[Extract start]

Poetry: The Nobel laureate displays a voracious alertness to the post-9/11 world, writes Chris Agee.
In his "Report from Ireland" in the Spring 1965 issue of Chicago Review, the Irish critic Augustine Martin remarks on the magazine appearance of several poems of "rough human vividness" by a most talented 26-year-old Belfast poet, Seamus Heaney. Heaney has a visual and tactile imagination in describing homely experience unequalled since the early Kavanagh.
Quoting from one poem, Death of a Naturalist, he goes on to conclude: "There is revealed here, I think, a rich primitive sense of language, and the frogs themselves take on primordial significance . . . in that recollected epiphany of childhood".
The next year, the collection Death of a Naturalist appeared, and the rest is history: concentric ripples of achievement travelling outwards from that first splash in the literary pond, and now culminating in District and Circle - a volume of incontestable weight and majesty, arguably unsurpassed, in universal relevance, by any of its predecessors.
"The bastion of sensation" in all its visual, tactile, cultural and psychic particularity: this sensual perspicuity has always been the foundational territory of Heaney's ground-breaking muse, the district whose rounds he has done for more than 40 years. I once heard a scholar say that about half of all Heaney's poems were imaginatively rooted within a short radius of his family's smallholding in Co Derry; and this remains true here, if one reckons its poems on farm implements and household objects - a harrow-pin, a scuttle, a sledgehammer, a stove-lid, a spade - by which Heaney amplifies and mediates the "age of bare hands/and cast iron" which first formed him as a countryman.
As always for me with Heaney, the Contents produced surprise at the rare-hoard effect of his titles. And if it's true that all his collections evince a very fitted line-up, it seems even more intensely so with this book - so that there are not only many connections between poems, and self-echoes deep or fleeting from earlier work, but also a magisterial unfolding of thematic suites that creates a distinct superaddition of contemporary meaning, a sum greater, even, than the discrete ensembles emerging from the beauty of individual poems.
Voraciousness, artistic and intellectual, has always been a prime characteristic of Heaney the Maestro; here, one senses especially a voracious alertness to the post-9/11 world, a global weather-eye leaving its trace elements across the snail-track of the poems. One reading of the title, then, might be the interplay of continuity and evolution.

[Extract end]
[Records shown start]

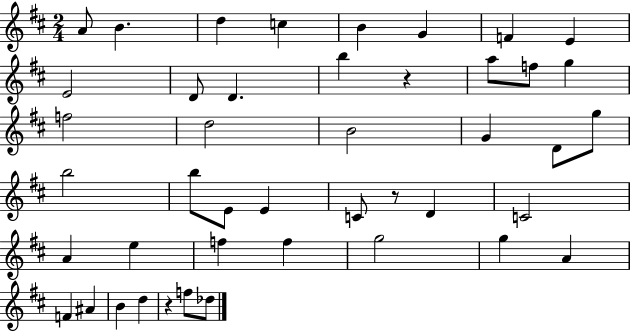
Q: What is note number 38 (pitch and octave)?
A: B4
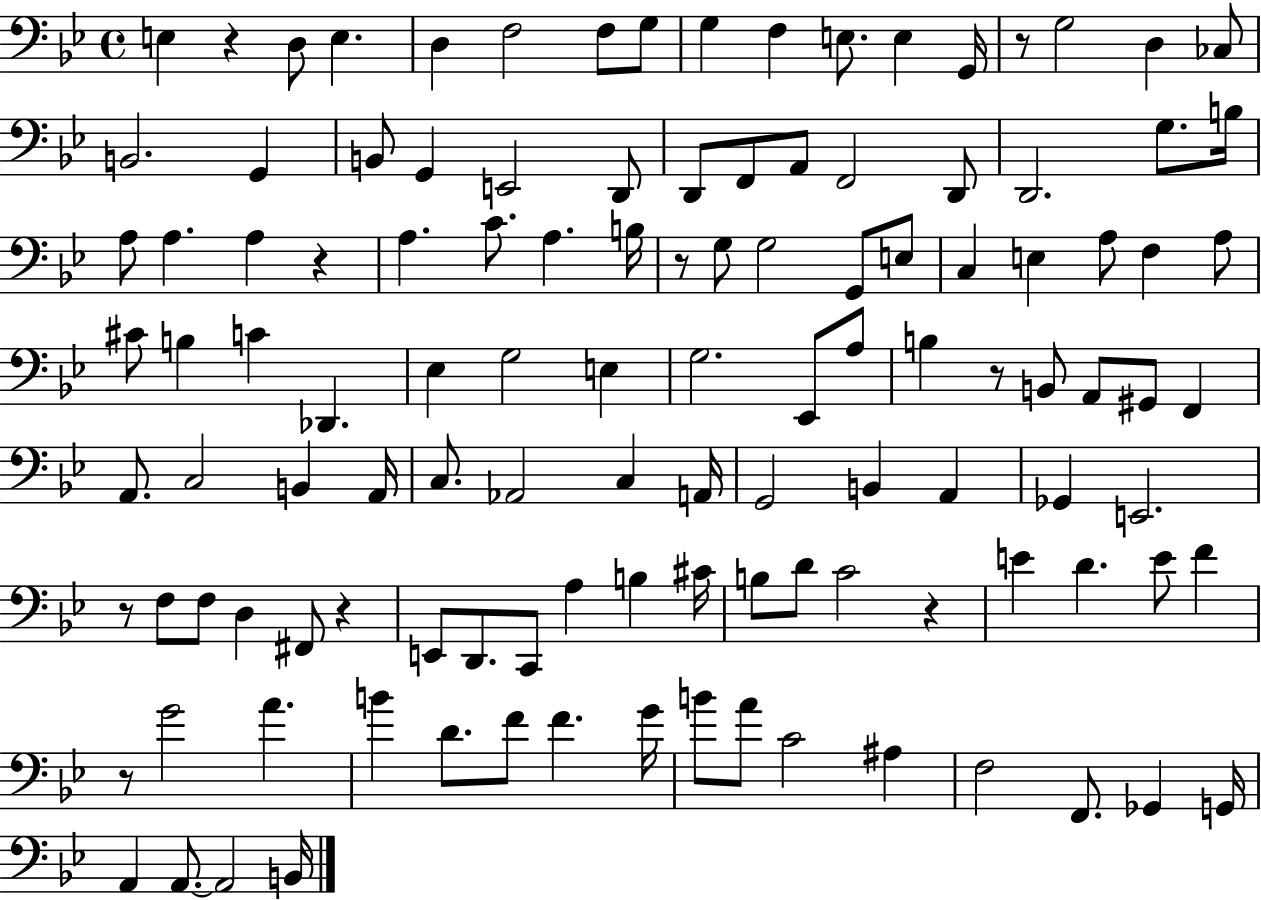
X:1
T:Untitled
M:4/4
L:1/4
K:Bb
E, z D,/2 E, D, F,2 F,/2 G,/2 G, F, E,/2 E, G,,/4 z/2 G,2 D, _C,/2 B,,2 G,, B,,/2 G,, E,,2 D,,/2 D,,/2 F,,/2 A,,/2 F,,2 D,,/2 D,,2 G,/2 B,/4 A,/2 A, A, z A, C/2 A, B,/4 z/2 G,/2 G,2 G,,/2 E,/2 C, E, A,/2 F, A,/2 ^C/2 B, C _D,, _E, G,2 E, G,2 _E,,/2 A,/2 B, z/2 B,,/2 A,,/2 ^G,,/2 F,, A,,/2 C,2 B,, A,,/4 C,/2 _A,,2 C, A,,/4 G,,2 B,, A,, _G,, E,,2 z/2 F,/2 F,/2 D, ^F,,/2 z E,,/2 D,,/2 C,,/2 A, B, ^C/4 B,/2 D/2 C2 z E D E/2 F z/2 G2 A B D/2 F/2 F G/4 B/2 A/2 C2 ^A, F,2 F,,/2 _G,, G,,/4 A,, A,,/2 A,,2 B,,/4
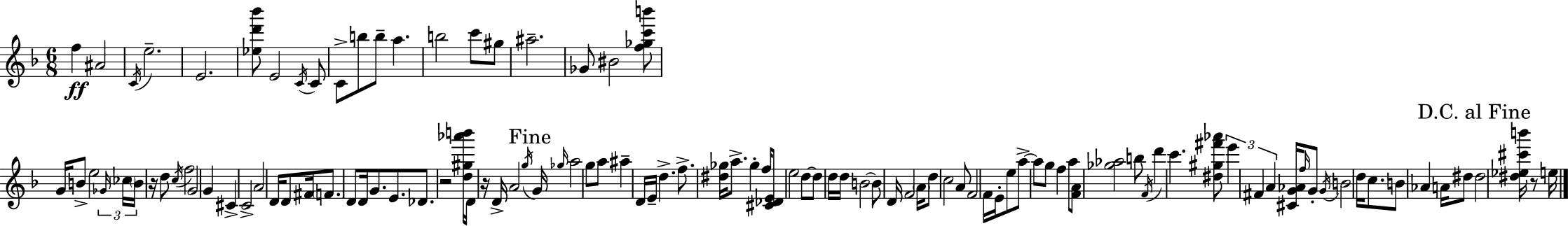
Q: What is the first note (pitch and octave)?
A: F5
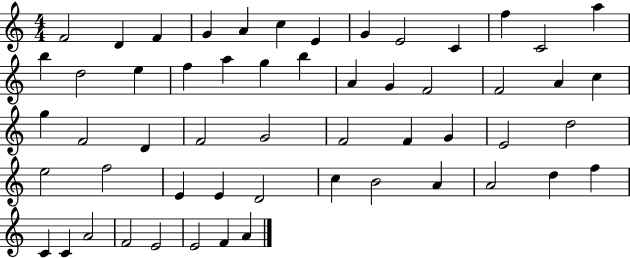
X:1
T:Untitled
M:4/4
L:1/4
K:C
F2 D F G A c E G E2 C f C2 a b d2 e f a g b A G F2 F2 A c g F2 D F2 G2 F2 F G E2 d2 e2 f2 E E D2 c B2 A A2 d f C C A2 F2 E2 E2 F A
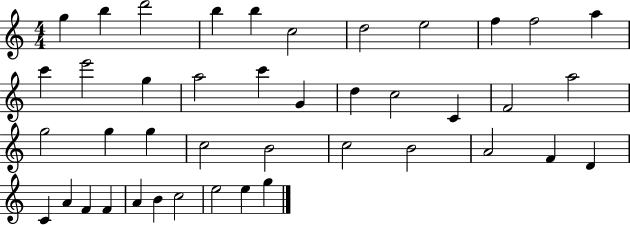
G5/q B5/q D6/h B5/q B5/q C5/h D5/h E5/h F5/q F5/h A5/q C6/q E6/h G5/q A5/h C6/q G4/q D5/q C5/h C4/q F4/h A5/h G5/h G5/q G5/q C5/h B4/h C5/h B4/h A4/h F4/q D4/q C4/q A4/q F4/q F4/q A4/q B4/q C5/h E5/h E5/q G5/q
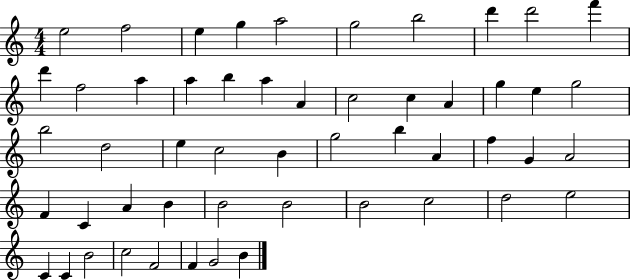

[Records shown end]

▸ Work instructions
[1] Do these statements agree with the review? Answer yes or no for each, quoting the words of the review that decide it.
(a) Augustine Martin's report appeared in the Spring 1965 issue of Chicago Review.
(b) Heaney was 30 years old when Martin wrote about him.
(c) The collection Death of a Naturalist came out two years after Martin's report.
[2] According to the review, for how long has Heaney done the rounds of his district?

▸ Task results
[1]
(a) Yes: "in the Spring 1965 issue of Chicago Review"
(b) No: "a most talented 26-year-old Belfast poet, Seamus Heaney"
(c) No: "The next year, the collection Death of a Naturalist appeared"

[2] More than 40 years.